Thursday, May 16, 2024

A new beginning


 I had originally planned on starting this new blog (and a substack for other reasons I will share soon enough) earlier this month but life happened so now I’m beginning it today. And while I had originally intentionally started these things on a significant day for me, this one is different. There is nothing associated with this day except the 2 week mark from my birthday.

So, why a new blog and why not continue on Journey of a Catholic Nerd Writer? Because I feel like that era of my life is over. That’s not to say I’m no longer Catholic. I am. But I feel like that part of my life is over. I’m no longer the young woman who started that blog; who talked about college and vocation discernments and random things. While I’m still a woman who loves the same things — jazz music, flowers, books, etc. — I’m in a different place in my life.

It took a nearly year-long spiritual desolation and some unexpected but beautiful changes in my life to get me where I am. I’m truly happy where I am in my life right now. I love the friends I have. I’m trying to figure out where my life will be going in terms of what I do from day to day but things are slowly falling into place. After 4 years of vocation discernment, I feel like I’ve figured out what it truly is (and it isn’t what I’d been discerning for the last 4 years) and I’m so at peace and happy with where I am with that.

While I’m still tripping while trying to get my spiritual life back on track after that incredibly difficult desolation that nearly saw me leave the Church — and I‘ll talk about this in the near future — I’m so grateful for it because it gave me the courage to be true to myself and to cut out some of the toxic negativity that was weighing me down and adding to the desolation. It was truly a gift in disguise.

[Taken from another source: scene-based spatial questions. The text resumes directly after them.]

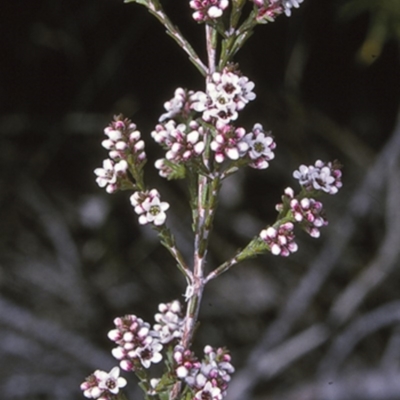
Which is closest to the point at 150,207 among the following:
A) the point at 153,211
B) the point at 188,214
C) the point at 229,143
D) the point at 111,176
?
the point at 153,211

I know a lot of people jumped ship on following me on social media and/or reading my former blog because of how much the hydrocortisone I once took for an adrenal insufficiency affected my brain chemistry and thus affected how I was acting but that’s okay. I’m not here to be anyone’s dancing monkey. I’m here to be myself and express that through the written word. And I think y’all can agree that I’ve pretty much return to myself — except a more extroverted version of myself. (Side note: thank you to a friend for helping me see that I’m actually an extrovert but one with trauma that made me retreat into myself and made it seem like I was an introvert. Yes, I’ll talk about this at some point as well.)

Why “roseate felicity”? Because it feels like me. Rose-colored optimism and happiness. And it’s been my IG handle for a year and a half so… it’s not new. 

Why not continue the old blog? Again, because I’m not the same person who started it. Additionally, I won’t be talking solely about Catholicism or my spiritual life, especially as I’m still trying to get back to that. It’s like I’m starting from zero in that area of my life. So this blog is to update friends and whoever wants to read these posts on what’s going on. Because I know I’m posting and sharing less online and sometimes friends will get upset when they find something out months after it happens. So, yeah, this is basically going to be a journal. Just on a public platform.

If I started this blog, why the Substack? Because I have some projects in mind that will require it. I won’t have it as a paid subscription thing. I might end up releasing part of novel four on it with a minimal fee to read it months before it gets published but I’m still trying to figure out if I’d be comfortable doing it.

So, this is a fresh start.. during spring. It feels like the right time to “come back” to my writing roots. 

And, yes, the blog will be “under construction” while I update it. Because I won’t be able to customize it as quickly as I did before my visual impairment. Legally blind girl problems. 😂

Anyway, I hope you are all well. And, yes, I promise to update y’all more often. I don’t need more scoldings about how my cryptic and vague tweets are confusing everyone.